Complete the following -
1. Answer these questions using the article on GSAT stress:
(a) What is the full name of the examination abbreviated as GSAT?
(b) With which newspaper did Brown Campbell do her interview?
(c) What is Gemma Gibbon's profession?
2. Print the article on GSAT stress word for word, from "Educational psychologist Kellie-Anne" down to "Achievement Examination (GSAT).".
3. Continue the article on GSAT stress from its final sentence.

Document passage -
^^^^

Educational psychologist Kellie-Anne Brown Campbell has raised concerns that students starting high school are experiencing burnout. This, she says, appears to be the after-effect of a high level of stress associated with the Grade Six Achievement Examination (GSAT).
"The high schools have been complaining, from what I understand, about the seventh-graders because once they hit high school, it's almost as if they don't have anything else to give. They flatline because they are tired," she said in an interview with The Gleaner.
Brown Campbell explained that the pressure placed on students to perform well in the GSAT examinations creates a burden of responsibility that can affect them psychologically long after the examinations have ended and results have been released.
"From a developmental perspective, there is this unrealistic sense of responsibility that is placed on their shoulders that says, 'Look! If you don't do well on this thing, this is what is going to happen: you are going to shame yourself and shame your family, and so on'. So they are taking on a level of emotional stress and responsibility that really and truly at their age, they should not have to be dealing with," she added.
Child psychologist Gemma Gibbon is convinced that GSAT students themselves do not fully appreciate the level of stress that they come under in preparing for the examinations.

^^^^

Record set -
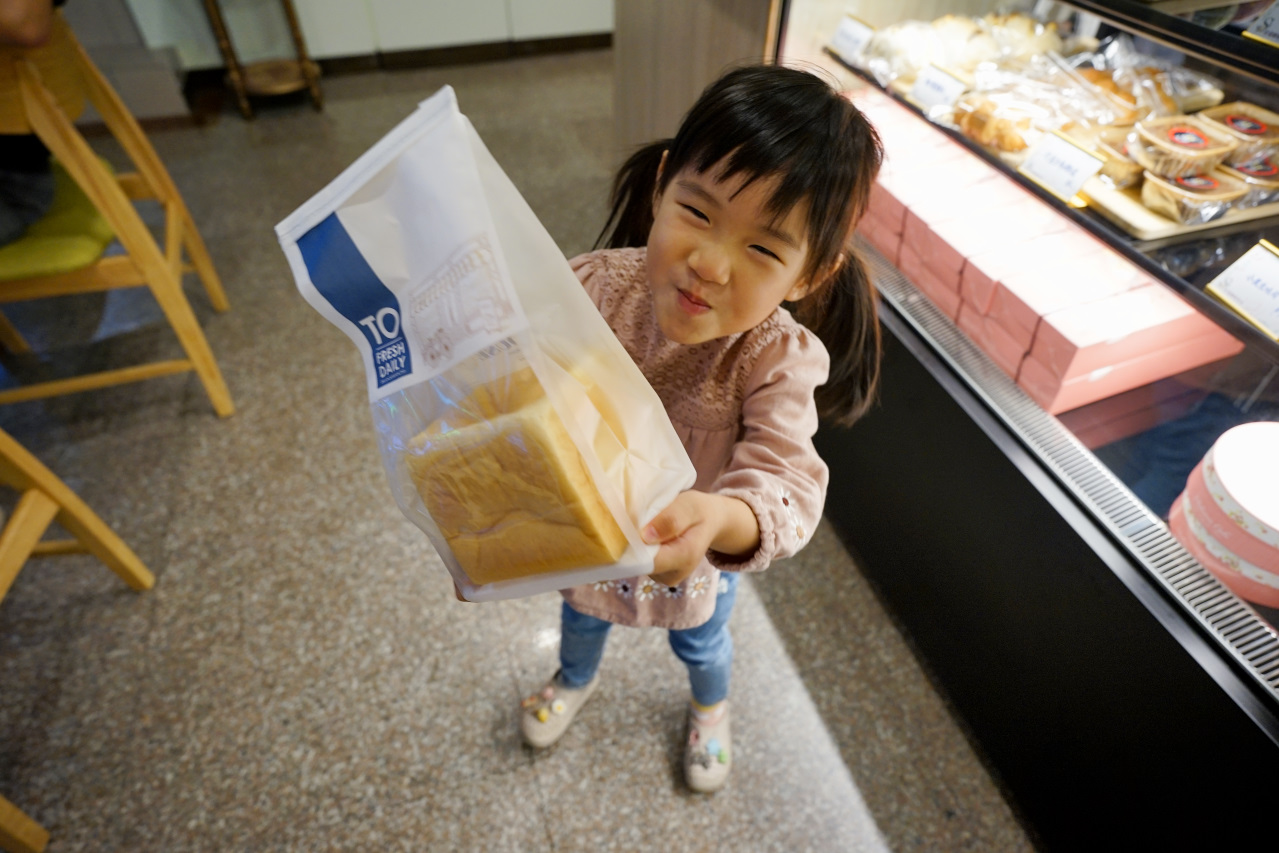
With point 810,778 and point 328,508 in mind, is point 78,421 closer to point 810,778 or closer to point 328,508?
point 328,508

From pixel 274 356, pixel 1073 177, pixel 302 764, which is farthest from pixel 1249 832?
pixel 274 356

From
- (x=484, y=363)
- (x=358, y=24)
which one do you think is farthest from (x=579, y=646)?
(x=358, y=24)

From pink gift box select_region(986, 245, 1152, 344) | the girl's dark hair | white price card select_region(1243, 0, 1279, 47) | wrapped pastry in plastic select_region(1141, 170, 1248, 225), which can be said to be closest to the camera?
the girl's dark hair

^^^^

Responses by task -
1.
(a) The Grade Six Achievement Examination.
(b) The Gleaner.
(c) She is a child psychologist.

2.
Educational psychologist Kellie-Anne Brown Campbell has raised concerns that students starting high school are experiencing burnout. This, she says, appears to be the after-effect of a high level of stress associated with the Grade Six Achievement Examination (GSAT).

3.
"The kids, I think, don't even understand the pressure that the parents are putting them under for their needs because the kids are sitting these exams to please their parents and to get to the school that their parents want them to go to. They are not learning for their own motivation, so the pressure is huge, and they can't ever satisfy the pressure put on them," she said.
According to Brown Campbell, this kind of intense pressure is unhealthy for children. She pointed to symptoms of burnout that parents can look for in their children.
"Some of the symptoms, especially as we get closer to the exam, parents and teachers will complain about the students being unsettled. Sometimes, for some children who were doing well, their grades start plummeting and you find some children even acting out. For other children, it may be the opposite: they just want to sleep and they don't want to do anything. They lose interest completely in every single thing, so it's a lot of symptoms, anxiety-type symptoms, too," she explained.
Brown Campbell urges parents to create balance in their children's study schedule and also to ensure that they get adequate rest.